Monday, March 26, 2007

Heterotopia

no sonho de hoje estou de pé no corredor de uma casa vazia, de mim desgarra-se, como uma projecção tridimensional, um homem que eu interpelo mas não me responde. julgo ver sair pela minha boca uma cauda que está presa ao fundo das costas do homem, que percorre o corredor na direcção da velha e do pombo e dos patos. só agora dou conta de que o homem é uma figuração do diabo com feições de velho mestre de filosofia, que por mim passa e de mim se afasta. vivemos os dois numa casa que recordo ser muito grande, como um templo onde se reza a um deus astuto e grave, a um pai. aí peço uma benesse. as minhas últimas palavras, são só as minhas últimas palavras, nada revelam, e não querem nem saberiam ser a síntese de todo um saber, quanto muito, dizem de como andei disperso, abolido, confuso.
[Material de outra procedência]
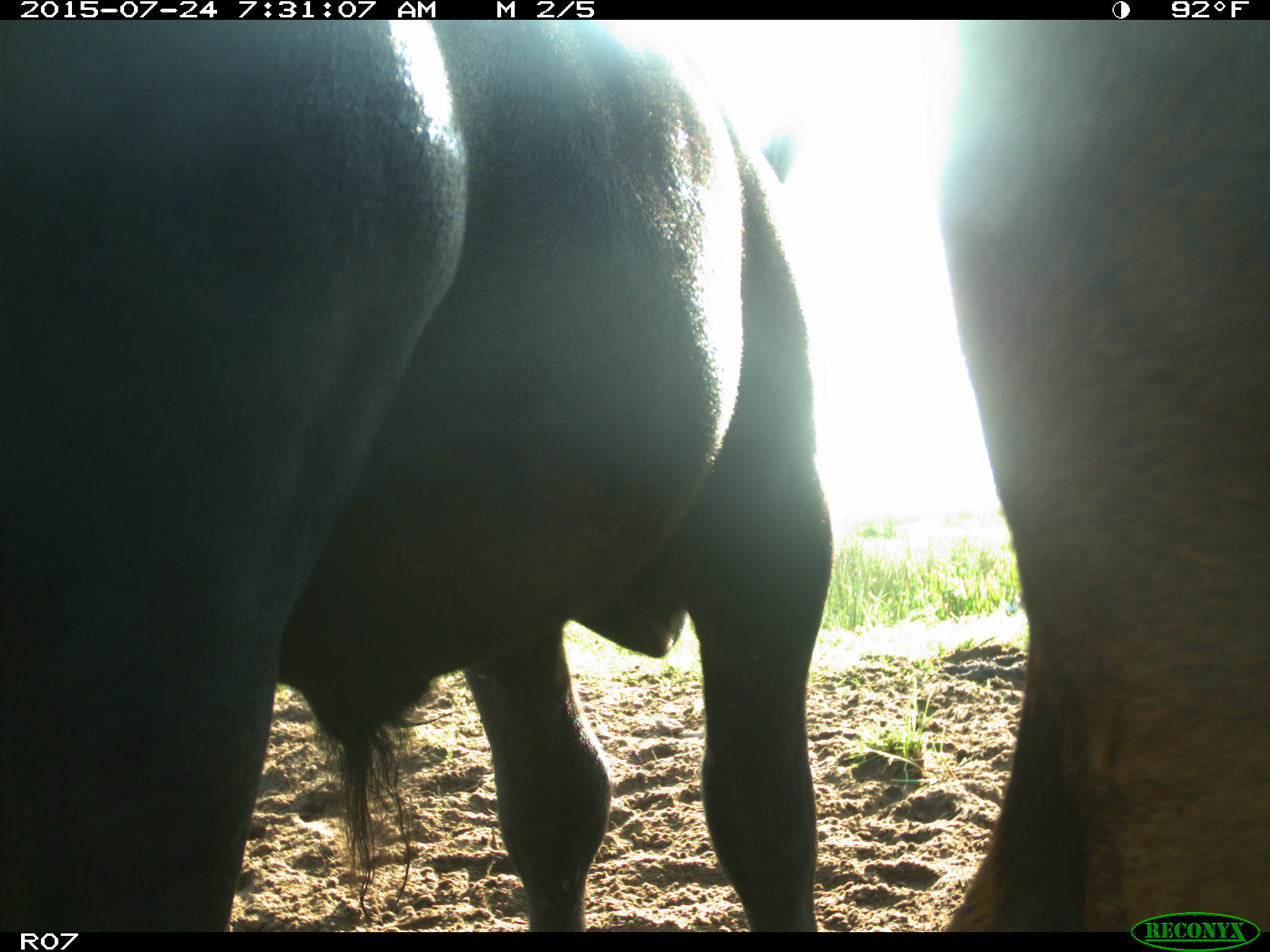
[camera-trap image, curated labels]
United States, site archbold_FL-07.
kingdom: Animalia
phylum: Chordata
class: Mammalia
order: Artiodactyla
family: Bovidae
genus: Bos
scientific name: Bos taurus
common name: domestic cow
o pombo deve ter uma das patas partidas, encaracola-se ao contacto com o tampo da mesa forrado a linóleo. as penas parecem escamas, negras e cinzentas, sobrepostas umas sobre as outras como o telhado de uma casa.
a velha senhora que observo à horas do fundo do corredor, fala sozinha, diz uma ladainha de pequenas frases antigas.
os patos parecem nadar nos vidros da janela - pequenos bonecos manipulados através de varetas que lhes atravessam o corpo - representam histórias improvisadas, divertidas e pitorescas.
vá minha atenção, dividida entre os pássaros e os lábios e o homem, diz-me como se renasce dos sonhos. diz-me onde encontrar a força para ir para além das perguntas que eles colocam.